Here is a paper (PostScript) from 1987 on the topic of GC being faster than manual allocation.
The author went on to make a very fast GC that set speed records.
If you are looking for factual arguments, with performance measurements and so on, just look at his work over the last few decades -- you'll see he did a lot of work in these very practical areas.
When you see how productive guys like him can be, it makes me wish that some people would just stay alive, and keep working, for a few hundred years more, instead of our typical mortal lifespans.
http://www.thebricktestament.com/the_law/when_to_
Programmer cycles are expensive.
Indeed. It might be worth (pardon my pun) reiterating what those cycles really are, in regard to application performance.
In all languages I know of, you get some library functions ready-made, and you need to code some stuff yourself.
Most performance problems occur in the code you made yourself.
In my experience, you get most bang for buck when you are able to efficiently allocate your programmer time to a) program a functionally complete draft version, b) optimize those parts which need optimization and c) maintain the program, in a manner which is BALANCED, but biased towards maintenance.
De facto, you get better balance between those things, and most bang for buck, using languages such as Java, as opposed to languages such as C++, because (say) Java offers a pretty coherent conceptual framework (class libraries) for creating your draft in a maintainable way, provides default access to excellent non-invasive performance measurement tools such as YourKit and JProfiler which let you objectively find out where you need to do performance work.
This means you can do only the optimization work that is necessary, and create optimized packages which extend the default class library interfaces which means that generally maintenance programmers don't have to put nearly as much work into figuring out how the optimizations affect the draft work.

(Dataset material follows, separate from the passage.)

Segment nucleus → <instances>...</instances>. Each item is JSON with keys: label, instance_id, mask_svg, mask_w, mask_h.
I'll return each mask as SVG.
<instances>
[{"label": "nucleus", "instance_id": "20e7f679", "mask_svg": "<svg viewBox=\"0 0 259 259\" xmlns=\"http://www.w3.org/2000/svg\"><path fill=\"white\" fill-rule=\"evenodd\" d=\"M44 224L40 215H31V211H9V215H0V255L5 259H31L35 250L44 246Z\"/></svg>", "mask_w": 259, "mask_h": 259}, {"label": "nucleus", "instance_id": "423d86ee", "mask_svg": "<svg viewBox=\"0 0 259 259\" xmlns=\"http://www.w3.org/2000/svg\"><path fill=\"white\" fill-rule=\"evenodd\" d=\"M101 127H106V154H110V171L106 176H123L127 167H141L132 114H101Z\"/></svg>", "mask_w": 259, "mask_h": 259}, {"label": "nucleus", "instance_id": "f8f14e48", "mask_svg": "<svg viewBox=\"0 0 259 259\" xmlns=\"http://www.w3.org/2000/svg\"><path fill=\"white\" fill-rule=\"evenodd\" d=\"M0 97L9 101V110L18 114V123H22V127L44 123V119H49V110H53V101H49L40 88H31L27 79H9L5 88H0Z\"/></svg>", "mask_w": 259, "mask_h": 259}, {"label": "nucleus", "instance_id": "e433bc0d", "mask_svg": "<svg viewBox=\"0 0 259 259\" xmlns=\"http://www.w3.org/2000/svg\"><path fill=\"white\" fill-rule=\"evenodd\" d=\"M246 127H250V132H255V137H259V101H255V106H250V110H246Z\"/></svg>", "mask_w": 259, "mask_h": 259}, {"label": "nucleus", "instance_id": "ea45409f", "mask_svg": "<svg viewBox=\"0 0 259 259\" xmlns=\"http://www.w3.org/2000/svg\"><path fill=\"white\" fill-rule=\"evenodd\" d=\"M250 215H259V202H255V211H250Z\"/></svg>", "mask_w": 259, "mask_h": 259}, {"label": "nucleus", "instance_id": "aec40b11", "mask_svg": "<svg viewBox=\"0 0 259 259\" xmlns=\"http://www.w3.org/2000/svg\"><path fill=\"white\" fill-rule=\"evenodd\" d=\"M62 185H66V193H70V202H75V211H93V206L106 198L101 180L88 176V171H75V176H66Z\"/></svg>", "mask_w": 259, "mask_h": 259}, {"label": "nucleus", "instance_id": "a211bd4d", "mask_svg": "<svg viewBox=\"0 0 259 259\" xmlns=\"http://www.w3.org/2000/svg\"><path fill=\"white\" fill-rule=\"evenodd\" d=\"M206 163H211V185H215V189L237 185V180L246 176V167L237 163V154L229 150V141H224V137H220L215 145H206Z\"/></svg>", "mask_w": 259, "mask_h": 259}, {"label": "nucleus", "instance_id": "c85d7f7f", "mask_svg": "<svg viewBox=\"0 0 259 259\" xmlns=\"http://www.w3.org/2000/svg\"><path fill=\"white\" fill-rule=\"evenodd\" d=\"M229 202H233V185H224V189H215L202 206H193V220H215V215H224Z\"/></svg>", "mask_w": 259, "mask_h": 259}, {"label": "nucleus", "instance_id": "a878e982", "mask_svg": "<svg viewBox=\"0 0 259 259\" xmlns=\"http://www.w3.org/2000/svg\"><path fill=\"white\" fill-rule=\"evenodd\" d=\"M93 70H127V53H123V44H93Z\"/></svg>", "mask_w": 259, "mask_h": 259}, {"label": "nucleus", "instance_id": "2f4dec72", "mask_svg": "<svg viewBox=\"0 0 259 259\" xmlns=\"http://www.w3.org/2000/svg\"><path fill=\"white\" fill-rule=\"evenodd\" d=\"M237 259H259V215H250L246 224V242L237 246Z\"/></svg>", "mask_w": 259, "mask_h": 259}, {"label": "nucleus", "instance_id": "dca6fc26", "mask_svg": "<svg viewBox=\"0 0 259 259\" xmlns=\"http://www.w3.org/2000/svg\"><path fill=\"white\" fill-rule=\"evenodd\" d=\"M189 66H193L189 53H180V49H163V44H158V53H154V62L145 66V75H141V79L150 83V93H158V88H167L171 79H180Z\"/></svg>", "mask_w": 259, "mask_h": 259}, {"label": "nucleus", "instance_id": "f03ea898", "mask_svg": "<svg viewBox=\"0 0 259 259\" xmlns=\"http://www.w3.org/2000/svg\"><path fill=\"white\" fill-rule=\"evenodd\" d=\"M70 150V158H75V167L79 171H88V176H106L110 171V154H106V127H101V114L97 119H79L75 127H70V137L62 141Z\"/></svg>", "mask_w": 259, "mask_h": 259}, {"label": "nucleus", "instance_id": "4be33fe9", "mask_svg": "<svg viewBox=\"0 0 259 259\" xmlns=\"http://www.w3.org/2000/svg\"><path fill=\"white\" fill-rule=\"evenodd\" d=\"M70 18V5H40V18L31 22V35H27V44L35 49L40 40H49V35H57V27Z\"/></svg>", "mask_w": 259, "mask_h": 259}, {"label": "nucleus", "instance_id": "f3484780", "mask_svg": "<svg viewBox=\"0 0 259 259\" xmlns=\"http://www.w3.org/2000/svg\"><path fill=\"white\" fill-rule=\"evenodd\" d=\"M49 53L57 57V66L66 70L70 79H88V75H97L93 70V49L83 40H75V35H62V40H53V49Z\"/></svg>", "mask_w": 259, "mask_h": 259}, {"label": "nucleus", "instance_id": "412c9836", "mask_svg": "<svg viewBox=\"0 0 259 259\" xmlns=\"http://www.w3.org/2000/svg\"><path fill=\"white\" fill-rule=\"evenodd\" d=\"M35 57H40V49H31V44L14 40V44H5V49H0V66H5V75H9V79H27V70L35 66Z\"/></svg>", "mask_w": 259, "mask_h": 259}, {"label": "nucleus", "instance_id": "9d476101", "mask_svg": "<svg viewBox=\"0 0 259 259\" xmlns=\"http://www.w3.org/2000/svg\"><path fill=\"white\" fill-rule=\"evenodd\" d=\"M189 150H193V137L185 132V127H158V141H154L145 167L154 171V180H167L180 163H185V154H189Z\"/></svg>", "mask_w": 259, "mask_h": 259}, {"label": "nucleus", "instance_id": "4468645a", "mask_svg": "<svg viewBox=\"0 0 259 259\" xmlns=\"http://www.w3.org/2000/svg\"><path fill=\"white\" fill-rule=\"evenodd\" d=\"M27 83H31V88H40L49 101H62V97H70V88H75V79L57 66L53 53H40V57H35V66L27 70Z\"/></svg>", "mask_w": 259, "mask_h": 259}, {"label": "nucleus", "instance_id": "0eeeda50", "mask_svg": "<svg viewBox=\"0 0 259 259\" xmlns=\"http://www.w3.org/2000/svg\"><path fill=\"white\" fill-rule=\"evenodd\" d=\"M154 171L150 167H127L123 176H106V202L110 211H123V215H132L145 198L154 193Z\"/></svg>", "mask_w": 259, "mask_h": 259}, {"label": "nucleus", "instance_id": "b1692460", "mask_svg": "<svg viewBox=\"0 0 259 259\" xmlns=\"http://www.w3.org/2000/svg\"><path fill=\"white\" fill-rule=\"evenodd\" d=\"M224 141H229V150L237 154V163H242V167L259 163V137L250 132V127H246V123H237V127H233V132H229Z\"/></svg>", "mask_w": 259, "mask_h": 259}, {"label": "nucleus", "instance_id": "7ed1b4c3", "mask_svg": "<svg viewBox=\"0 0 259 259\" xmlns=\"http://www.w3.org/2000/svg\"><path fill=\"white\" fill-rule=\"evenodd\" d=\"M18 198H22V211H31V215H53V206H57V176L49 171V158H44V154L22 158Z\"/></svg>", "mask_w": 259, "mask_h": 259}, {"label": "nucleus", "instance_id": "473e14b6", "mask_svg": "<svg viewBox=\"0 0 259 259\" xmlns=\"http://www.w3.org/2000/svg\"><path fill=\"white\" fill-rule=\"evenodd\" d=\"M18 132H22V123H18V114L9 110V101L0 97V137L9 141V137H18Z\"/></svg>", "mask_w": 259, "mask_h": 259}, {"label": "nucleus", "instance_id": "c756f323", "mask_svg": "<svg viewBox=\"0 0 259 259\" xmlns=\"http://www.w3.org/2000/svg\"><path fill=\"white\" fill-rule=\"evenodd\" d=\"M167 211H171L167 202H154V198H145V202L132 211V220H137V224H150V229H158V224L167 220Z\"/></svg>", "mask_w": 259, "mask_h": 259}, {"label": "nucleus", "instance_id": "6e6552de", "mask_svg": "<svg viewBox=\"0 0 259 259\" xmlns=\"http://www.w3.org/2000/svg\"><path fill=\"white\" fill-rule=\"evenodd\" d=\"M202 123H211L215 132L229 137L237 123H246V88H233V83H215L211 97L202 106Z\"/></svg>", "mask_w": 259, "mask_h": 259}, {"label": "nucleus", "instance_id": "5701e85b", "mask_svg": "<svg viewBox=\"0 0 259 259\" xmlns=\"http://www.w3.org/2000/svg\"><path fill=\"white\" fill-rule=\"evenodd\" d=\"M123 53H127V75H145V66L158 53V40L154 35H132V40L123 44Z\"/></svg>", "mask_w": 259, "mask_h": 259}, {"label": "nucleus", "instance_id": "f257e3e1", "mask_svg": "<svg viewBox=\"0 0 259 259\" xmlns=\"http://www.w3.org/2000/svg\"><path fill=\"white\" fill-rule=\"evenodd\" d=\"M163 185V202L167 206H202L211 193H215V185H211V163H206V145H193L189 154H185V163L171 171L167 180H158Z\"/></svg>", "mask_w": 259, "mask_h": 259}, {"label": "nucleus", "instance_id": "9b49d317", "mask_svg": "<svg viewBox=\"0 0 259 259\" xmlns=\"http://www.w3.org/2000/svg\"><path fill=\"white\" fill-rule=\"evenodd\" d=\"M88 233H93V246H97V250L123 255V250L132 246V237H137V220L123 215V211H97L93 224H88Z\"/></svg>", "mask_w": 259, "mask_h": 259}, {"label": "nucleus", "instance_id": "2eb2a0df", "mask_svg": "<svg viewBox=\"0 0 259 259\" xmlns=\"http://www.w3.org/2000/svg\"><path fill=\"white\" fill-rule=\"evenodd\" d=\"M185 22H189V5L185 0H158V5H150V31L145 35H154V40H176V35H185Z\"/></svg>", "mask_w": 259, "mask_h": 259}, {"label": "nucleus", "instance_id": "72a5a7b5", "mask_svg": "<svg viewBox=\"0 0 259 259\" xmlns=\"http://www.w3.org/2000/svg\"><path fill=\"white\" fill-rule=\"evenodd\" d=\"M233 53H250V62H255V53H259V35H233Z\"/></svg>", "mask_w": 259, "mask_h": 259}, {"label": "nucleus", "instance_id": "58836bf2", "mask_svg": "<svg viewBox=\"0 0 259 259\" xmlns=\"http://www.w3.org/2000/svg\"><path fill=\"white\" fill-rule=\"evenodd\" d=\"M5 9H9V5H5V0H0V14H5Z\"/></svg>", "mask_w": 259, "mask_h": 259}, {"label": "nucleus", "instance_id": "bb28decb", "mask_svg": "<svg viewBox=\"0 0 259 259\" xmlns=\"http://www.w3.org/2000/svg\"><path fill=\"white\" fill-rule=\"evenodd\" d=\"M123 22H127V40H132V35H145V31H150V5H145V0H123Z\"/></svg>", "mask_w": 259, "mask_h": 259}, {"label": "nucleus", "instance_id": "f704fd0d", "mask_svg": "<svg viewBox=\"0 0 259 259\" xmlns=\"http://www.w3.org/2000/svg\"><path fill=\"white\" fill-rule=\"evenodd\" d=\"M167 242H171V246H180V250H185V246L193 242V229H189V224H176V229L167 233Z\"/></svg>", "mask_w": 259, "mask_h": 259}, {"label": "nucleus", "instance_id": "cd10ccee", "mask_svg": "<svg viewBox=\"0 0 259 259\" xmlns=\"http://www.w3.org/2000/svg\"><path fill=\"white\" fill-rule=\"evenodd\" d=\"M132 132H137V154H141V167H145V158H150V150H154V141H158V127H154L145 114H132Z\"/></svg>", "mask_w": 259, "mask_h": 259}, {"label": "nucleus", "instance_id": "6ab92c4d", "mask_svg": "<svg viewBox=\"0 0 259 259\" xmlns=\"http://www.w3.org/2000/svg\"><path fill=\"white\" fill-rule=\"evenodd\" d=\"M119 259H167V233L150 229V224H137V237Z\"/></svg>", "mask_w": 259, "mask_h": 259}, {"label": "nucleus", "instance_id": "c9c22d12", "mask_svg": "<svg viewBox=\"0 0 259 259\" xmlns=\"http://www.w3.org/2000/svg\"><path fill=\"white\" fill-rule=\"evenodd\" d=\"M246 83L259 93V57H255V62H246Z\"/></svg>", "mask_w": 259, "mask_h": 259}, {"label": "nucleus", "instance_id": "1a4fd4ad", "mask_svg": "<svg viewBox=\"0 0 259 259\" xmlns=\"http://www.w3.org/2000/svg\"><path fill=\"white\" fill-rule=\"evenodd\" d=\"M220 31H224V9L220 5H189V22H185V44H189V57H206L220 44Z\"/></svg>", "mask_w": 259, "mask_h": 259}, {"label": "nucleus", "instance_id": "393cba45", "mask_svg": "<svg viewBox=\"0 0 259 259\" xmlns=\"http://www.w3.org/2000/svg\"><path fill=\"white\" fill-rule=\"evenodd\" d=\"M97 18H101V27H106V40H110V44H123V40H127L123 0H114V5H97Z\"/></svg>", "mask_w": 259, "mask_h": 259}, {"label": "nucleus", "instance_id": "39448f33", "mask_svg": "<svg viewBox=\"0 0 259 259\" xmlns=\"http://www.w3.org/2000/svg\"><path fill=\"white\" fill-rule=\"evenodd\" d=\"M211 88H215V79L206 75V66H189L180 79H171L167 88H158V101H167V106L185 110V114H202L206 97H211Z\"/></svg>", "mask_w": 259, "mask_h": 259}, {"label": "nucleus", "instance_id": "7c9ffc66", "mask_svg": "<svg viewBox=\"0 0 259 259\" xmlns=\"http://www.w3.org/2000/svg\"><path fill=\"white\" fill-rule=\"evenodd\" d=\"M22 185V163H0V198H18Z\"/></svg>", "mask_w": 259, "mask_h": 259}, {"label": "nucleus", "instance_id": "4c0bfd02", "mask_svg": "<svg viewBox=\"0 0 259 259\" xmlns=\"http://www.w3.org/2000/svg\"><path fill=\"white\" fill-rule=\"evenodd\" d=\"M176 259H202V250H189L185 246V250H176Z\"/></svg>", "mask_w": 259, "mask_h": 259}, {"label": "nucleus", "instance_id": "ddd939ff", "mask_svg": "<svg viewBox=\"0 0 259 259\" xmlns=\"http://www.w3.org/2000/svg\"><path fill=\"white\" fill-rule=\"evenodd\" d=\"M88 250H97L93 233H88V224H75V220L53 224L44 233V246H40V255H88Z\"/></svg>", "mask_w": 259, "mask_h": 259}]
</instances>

It's not perfect, but it gets you more bang for buck, which is what matters to you when you manage resources.
Not the default developer perspective, I know.
The article's main point is that Java's memory allocation is faster than malloc, and it's garbage collection is better than cumulative free's.
However, thats not the problem. All memory in a Java program has to be allocated dynamically. Other languages offer static memory alternatives. Static memory use will be more efficient in many cases.
The my language is faster than yours argument is inherently stupid. There is no "best" language. You need to use the right tool for the right job.
--Barry
I have been doing Java programming for several years now and ported many C/C++ applications to Java, mostly server side apps and I'd say roughly 85% of the time the Java apps outperformed the originals, sometimes by an order of magnitude. Now these were more redesigns than straight ports and the performance gains were not because Java was any better from a performance standpoint, but because design is more of a factor in speed than the language used, especially for larger applications. Usually when I find big performance hurdles that are hard for me to overcome, I find I would have same issues in most languages, so finding a better design is usually the solution. If you are writing small - medium apps or mostly GUI apps then I might have reservations about Java, but for larger apps Java is a good choice.
The common code path for new Object() in HotSpot 1.4.2 and later is approximately 10 machine instructions (data provided by Sun; see Resources), whereas the best performing malloc implementations in C require on average between 60 and 100 instructions per call (Detlefs, et. al.; see Resources).
Wow, that's really shocking. Until you actually look at the Detlef paper and realize that it was published in 1994, 11 years ago!! Who knows, maybe things have improved a bit in 11 years. The author certainly thinks Java is getting better; maybe it's possible that C/C++ compilers have improved as well.